そのためメルセデスはレース後に万が一失格になる事を避けるために以前のホイールリムに戻した。このホイールリムはシンガポールでタイヤ温度管理に絶大な効果を発揮していたメルセデスの秘密兵器ともいえるパーツだった。それを封じられたメルセデスはタイヤ管理に苦しむことになる。
 
金曜日雨、土曜日曇り、日曜日晴れで、ある程度のタイヤ予想はできても、実際はレース中に判断するしかない状況だった。メルセデスは予選Q2でスーパーソフトを履いてベストタイムを記録したので、これがスタートタイヤになる。
 
一方の予選3位でベッテルのペナルティによりフロントロウからスタートしたライコネンは通常通りピレリが持ち込んだ中では1番軟らかいウルトラソフトでベストタイムをマークした。当然スタートダッシュはライコネンが有利である。
 
スタート直後の蹴り出しはほぼ同じだったが、そこからの加速はライコネンが優った。ハミルトンがライコネンを牽制するために左にハンドルを切ったことも、抵抗を増やし加速に影響した。グリップに勝るウルトラソフトを履くライコネンがトップにたった。
 
そして勝負の山場は早くも9周目に訪れた。リカルドが電気系のトラブルでストップしてVSCが登場した。ただワンストップ勢はここで入るのは早すぎる。
 
だがメルセデスは今回も攻めた作戦を取る。ハミルトンにライコネンとは逆の行動を要求した。つまりライコネンがピットインすればステイアウトし、ステイアウトすればピットインしろと言ったのだ。
 
ライコネンはここでは入らず、ハミルトンはタイヤ交換に向かいソフトに替えた。これでハミルトンはツーストップが確実となった。これでハミルトンは苦しい戦いとなるかと思われたがライコネンのタイヤも厳しく、新しいソフトを履くハミルトンが差を詰めてくる。
 
そして瞬く間ハミルトンはライコネンの2秒後方に追いついてきた。これで二人はもう一回ずつタイヤ交換するので、条件は同じである。だがタイヤ交換の時期は当然ライコネンが先なわけで、ハミルトンはタイヤ交換した後でライコネンより若いタイヤを履いてアタックできることになる。これはハミルトンが有利である。

══════

- [指示 A]:
本文に基づいて、次の問いに答えよ。
(i) メルセデスが予選Q2でベストタイムを記録したタイヤは何か。
(ii) ライコネンは予選で何位だったか。
(iii) 9周目にリカルドがストップした原因は何か。
- [指示 B]: 二人がもう一回ずつタイヤ交換する状況で、なぜハミルトンが有利とされるのか。本文が示す理由を1～3文で説明せよ。
- [指示 C]: 本文に名前が出てくるドライバーをすべて挙げよ。

══════

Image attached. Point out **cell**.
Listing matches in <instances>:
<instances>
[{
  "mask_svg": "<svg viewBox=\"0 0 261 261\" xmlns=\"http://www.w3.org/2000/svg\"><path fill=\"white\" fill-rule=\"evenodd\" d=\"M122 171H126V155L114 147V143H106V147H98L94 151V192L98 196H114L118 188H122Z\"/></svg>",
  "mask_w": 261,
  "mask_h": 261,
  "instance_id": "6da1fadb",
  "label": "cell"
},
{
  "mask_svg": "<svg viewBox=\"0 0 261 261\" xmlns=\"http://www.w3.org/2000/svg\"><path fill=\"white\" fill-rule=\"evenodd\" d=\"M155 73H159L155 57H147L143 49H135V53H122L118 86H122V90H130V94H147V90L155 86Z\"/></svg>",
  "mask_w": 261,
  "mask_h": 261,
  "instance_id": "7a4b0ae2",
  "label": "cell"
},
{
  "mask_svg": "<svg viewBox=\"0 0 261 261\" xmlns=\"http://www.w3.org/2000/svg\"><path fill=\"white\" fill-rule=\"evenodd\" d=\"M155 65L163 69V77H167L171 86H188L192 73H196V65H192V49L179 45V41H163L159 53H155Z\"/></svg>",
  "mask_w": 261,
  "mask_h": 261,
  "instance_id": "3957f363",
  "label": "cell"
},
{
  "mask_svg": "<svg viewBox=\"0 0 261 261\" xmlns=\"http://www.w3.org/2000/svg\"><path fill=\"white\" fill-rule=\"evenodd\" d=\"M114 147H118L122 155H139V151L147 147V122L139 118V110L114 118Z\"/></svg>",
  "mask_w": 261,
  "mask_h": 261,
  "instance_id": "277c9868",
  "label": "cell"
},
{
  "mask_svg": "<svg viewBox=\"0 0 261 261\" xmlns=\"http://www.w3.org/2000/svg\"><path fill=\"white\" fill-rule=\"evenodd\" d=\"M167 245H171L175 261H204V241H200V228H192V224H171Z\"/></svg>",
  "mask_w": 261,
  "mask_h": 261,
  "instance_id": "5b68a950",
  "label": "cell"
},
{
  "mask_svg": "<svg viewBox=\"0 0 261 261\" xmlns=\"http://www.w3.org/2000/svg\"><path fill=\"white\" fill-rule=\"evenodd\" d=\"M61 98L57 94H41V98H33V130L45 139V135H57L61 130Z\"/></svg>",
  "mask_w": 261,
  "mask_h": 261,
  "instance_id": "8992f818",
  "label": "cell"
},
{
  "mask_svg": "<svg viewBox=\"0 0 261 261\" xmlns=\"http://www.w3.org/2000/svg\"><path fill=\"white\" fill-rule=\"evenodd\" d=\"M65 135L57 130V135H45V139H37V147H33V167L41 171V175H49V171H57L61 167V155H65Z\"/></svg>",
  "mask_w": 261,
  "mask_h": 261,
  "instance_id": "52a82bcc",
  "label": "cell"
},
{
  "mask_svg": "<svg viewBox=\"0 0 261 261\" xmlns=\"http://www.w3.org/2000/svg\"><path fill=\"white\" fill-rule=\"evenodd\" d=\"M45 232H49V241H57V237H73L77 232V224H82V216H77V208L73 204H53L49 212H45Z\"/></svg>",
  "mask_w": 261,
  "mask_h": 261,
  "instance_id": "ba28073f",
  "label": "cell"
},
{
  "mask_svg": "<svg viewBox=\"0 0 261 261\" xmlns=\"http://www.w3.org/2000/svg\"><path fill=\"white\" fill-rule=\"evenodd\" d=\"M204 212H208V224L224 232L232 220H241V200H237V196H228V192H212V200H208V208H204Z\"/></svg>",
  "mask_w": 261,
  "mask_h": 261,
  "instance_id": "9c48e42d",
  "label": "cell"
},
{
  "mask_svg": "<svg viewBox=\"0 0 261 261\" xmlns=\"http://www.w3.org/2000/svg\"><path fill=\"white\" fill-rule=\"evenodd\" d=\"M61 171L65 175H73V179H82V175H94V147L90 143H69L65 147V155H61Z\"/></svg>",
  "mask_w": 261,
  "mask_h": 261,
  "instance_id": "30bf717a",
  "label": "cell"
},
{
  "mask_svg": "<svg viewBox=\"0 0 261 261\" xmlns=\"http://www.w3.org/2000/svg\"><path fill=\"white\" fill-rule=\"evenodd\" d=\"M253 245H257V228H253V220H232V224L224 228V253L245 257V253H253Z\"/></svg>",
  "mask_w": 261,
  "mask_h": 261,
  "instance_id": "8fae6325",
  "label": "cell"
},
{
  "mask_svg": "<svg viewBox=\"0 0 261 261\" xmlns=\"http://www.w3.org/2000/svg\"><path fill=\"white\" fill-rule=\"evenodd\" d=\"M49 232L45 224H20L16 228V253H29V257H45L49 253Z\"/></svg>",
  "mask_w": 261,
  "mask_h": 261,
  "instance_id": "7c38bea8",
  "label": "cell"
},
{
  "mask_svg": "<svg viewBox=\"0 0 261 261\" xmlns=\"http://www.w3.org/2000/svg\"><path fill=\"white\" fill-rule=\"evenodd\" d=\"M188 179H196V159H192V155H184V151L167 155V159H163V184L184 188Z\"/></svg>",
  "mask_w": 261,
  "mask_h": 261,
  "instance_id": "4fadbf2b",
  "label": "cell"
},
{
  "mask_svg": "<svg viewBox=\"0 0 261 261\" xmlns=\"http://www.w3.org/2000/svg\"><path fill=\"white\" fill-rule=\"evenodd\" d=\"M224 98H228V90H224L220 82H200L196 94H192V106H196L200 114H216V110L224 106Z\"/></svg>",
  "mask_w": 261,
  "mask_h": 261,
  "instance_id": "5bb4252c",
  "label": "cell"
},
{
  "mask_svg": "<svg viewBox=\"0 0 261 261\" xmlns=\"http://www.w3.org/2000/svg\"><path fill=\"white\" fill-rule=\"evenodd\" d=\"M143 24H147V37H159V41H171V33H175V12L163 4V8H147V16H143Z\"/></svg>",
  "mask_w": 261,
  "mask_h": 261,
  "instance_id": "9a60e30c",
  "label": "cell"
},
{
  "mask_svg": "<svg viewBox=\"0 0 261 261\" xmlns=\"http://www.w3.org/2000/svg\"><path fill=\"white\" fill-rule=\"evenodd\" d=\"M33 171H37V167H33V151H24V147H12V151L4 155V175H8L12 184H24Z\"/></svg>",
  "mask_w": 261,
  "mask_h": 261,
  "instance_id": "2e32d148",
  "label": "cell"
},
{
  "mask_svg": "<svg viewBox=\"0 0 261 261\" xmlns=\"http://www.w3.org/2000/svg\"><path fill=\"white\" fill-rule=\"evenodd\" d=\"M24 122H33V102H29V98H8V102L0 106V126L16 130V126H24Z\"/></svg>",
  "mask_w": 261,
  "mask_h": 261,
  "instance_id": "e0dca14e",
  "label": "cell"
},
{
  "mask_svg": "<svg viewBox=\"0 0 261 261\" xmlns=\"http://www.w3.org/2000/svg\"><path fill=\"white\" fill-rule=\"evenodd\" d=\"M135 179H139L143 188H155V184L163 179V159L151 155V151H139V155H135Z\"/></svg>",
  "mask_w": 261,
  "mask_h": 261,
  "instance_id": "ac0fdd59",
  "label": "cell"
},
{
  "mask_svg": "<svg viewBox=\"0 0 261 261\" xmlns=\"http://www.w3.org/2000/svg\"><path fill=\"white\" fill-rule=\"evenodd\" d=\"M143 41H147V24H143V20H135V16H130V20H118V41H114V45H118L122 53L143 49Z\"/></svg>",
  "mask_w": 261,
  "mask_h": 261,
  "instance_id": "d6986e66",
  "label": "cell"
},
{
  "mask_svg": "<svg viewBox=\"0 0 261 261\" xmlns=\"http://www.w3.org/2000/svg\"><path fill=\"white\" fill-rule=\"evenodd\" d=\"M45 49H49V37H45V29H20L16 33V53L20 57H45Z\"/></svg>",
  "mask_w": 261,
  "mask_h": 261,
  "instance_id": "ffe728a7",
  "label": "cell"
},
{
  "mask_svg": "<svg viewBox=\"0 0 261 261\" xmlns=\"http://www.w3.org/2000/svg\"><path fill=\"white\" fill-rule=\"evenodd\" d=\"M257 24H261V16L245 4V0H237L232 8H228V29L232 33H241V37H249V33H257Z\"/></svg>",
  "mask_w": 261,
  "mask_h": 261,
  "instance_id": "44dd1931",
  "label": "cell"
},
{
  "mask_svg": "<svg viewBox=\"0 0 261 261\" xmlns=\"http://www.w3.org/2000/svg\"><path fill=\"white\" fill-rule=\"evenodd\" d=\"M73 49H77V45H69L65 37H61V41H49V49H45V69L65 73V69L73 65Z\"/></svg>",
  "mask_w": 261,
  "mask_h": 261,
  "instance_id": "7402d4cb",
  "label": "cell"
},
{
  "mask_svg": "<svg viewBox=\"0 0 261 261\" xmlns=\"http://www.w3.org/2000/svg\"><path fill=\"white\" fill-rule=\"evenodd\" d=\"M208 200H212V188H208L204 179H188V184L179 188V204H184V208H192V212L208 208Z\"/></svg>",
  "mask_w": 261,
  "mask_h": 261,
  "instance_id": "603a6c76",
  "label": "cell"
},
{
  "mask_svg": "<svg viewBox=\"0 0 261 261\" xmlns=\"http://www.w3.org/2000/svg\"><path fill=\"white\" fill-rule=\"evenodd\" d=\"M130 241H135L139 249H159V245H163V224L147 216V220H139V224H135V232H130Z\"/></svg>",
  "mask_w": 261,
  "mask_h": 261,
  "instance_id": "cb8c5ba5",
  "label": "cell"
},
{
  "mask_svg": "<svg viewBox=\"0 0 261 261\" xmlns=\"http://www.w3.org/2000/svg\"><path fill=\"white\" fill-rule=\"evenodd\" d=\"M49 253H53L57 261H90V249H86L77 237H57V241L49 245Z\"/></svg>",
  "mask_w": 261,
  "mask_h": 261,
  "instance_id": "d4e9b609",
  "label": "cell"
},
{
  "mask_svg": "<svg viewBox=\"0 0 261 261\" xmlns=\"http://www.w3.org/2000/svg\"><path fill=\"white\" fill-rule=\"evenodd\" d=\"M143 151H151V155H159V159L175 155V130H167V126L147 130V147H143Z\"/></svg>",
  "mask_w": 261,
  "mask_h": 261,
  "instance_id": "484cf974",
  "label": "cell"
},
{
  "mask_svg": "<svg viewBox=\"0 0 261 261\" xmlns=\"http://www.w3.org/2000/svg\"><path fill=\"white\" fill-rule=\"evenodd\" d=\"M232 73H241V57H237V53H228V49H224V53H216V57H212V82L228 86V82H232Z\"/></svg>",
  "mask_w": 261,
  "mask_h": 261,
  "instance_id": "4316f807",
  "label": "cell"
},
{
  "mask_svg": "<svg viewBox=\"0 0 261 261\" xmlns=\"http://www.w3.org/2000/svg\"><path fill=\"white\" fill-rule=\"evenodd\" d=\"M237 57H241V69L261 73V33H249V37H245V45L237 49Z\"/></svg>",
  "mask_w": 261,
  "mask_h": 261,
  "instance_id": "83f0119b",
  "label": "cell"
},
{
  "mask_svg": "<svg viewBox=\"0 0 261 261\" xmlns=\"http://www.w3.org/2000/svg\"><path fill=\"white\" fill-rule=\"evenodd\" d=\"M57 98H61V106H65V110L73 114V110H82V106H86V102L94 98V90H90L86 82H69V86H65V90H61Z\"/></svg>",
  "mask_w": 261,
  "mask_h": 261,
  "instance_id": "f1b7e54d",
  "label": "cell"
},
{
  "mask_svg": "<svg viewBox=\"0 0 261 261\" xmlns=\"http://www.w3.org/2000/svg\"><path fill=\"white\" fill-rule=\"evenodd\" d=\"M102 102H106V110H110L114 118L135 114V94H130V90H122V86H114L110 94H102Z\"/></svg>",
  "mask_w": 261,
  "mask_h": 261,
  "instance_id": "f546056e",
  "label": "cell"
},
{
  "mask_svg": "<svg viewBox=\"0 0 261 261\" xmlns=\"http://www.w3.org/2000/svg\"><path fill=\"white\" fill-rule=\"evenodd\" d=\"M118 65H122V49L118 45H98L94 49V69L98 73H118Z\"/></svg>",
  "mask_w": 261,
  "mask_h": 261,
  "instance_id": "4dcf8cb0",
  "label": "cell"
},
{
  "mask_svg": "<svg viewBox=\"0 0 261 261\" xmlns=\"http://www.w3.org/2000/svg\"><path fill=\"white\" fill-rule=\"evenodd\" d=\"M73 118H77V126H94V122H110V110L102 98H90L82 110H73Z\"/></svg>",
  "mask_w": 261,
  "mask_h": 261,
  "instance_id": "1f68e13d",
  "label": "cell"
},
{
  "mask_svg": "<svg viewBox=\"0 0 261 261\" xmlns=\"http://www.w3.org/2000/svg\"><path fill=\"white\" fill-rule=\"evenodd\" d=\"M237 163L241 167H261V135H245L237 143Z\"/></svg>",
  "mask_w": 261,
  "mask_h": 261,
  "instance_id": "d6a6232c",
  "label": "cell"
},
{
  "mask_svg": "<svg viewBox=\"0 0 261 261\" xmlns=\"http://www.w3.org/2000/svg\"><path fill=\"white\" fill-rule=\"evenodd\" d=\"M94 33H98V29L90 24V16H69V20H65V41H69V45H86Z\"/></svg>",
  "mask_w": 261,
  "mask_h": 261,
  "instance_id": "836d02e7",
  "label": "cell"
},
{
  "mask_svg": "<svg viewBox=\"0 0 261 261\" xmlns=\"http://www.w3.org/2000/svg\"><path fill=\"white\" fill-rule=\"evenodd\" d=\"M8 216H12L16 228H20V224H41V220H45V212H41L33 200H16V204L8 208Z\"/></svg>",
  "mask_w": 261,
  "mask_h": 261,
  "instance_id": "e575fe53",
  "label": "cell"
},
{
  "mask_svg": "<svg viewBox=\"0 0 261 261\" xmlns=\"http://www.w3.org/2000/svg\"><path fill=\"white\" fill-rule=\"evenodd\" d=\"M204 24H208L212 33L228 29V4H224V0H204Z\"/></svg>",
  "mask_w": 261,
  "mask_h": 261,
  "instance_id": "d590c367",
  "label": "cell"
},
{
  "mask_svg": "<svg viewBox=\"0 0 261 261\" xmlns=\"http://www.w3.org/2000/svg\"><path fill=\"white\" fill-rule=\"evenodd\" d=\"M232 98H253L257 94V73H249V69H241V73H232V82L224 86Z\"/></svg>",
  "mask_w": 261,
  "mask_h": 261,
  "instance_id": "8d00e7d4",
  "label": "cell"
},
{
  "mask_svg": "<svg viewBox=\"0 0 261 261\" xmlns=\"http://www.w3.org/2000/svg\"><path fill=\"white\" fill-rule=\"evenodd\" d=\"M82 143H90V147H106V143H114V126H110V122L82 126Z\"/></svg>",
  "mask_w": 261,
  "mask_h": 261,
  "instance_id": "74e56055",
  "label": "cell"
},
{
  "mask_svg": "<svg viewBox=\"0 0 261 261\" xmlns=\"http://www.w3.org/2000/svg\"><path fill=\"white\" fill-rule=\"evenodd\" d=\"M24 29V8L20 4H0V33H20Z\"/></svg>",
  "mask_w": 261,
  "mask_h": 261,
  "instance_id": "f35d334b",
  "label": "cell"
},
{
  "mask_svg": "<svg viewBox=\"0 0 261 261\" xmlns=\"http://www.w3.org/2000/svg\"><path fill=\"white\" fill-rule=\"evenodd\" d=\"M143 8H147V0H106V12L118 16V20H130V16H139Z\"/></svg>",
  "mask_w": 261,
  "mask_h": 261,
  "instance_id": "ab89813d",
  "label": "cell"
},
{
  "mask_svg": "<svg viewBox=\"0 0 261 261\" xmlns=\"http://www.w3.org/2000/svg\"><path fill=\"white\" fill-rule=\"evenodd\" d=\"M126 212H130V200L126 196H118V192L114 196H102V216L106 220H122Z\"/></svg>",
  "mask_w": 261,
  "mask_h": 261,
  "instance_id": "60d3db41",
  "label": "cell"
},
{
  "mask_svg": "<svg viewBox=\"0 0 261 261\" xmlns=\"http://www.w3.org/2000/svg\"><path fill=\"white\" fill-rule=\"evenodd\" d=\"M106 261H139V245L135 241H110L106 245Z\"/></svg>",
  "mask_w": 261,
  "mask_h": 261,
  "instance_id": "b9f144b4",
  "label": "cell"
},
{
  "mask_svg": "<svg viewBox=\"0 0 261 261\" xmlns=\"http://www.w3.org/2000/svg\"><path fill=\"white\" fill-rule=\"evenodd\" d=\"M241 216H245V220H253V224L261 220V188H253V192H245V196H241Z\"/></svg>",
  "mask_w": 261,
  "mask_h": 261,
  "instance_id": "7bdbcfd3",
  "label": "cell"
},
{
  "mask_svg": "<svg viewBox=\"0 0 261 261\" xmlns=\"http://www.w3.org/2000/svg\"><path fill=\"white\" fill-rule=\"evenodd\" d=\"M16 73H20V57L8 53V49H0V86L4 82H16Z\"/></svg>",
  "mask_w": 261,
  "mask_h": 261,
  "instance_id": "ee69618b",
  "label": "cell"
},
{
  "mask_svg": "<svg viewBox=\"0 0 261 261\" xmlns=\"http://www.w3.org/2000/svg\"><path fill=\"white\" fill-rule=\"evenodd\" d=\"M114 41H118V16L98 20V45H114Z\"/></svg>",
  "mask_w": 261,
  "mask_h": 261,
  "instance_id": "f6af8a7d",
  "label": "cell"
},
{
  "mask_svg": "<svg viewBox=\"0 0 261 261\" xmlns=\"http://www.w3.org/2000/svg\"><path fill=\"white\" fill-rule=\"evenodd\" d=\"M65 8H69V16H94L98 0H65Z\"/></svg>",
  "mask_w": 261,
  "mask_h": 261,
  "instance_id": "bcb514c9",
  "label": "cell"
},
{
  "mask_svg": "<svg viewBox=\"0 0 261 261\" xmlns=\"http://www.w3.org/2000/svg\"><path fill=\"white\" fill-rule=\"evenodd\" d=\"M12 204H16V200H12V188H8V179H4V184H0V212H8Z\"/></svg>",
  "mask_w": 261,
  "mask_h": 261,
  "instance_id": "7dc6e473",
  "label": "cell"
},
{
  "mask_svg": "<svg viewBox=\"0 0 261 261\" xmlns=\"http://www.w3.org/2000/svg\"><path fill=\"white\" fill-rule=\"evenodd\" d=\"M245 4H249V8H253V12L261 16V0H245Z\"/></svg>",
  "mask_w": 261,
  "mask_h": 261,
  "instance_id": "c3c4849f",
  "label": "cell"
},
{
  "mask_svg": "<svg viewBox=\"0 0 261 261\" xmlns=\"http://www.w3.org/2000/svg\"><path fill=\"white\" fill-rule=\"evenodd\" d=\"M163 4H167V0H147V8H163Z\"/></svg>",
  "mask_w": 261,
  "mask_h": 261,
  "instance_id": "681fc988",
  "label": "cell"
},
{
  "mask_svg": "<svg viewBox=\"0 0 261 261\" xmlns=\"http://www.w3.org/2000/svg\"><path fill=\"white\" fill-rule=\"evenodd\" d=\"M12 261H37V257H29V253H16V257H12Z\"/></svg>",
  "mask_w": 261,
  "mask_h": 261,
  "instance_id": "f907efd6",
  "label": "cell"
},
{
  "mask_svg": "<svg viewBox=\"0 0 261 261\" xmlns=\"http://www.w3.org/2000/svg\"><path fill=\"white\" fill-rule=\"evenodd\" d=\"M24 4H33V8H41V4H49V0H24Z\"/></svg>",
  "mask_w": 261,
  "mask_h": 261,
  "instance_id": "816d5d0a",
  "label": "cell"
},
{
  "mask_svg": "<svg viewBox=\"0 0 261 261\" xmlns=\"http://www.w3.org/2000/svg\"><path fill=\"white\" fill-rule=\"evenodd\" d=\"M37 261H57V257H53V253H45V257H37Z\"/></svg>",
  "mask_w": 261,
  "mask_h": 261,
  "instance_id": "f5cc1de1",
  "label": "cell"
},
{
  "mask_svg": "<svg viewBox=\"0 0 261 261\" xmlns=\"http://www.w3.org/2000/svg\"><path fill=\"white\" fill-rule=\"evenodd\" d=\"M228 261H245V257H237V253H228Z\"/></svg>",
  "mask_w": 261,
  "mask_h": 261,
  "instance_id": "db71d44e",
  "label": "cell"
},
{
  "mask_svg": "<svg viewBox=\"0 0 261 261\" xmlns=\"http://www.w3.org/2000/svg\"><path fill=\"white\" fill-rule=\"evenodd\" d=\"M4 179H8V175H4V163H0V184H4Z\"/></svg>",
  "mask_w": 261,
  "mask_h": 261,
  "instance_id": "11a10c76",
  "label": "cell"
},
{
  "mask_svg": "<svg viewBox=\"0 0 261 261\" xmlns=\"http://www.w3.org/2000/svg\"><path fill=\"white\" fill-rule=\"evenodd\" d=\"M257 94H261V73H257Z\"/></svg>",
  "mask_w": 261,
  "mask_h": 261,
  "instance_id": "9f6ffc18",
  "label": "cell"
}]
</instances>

══════

- [回答 A]:
(i) スーパーソフトである。
(ii) 3位である。
(iii) 電気系のトラブルである。

- [回答 B]: タイヤ交換の時期はライコネンのほうが先になる。そのためハミルトンは、自分のタイヤ交換の後、ライコネンより若いタイヤでアタックできるからである。

- [回答 C]: ベッテル、ライコネン、ハミルトン、リカルドである。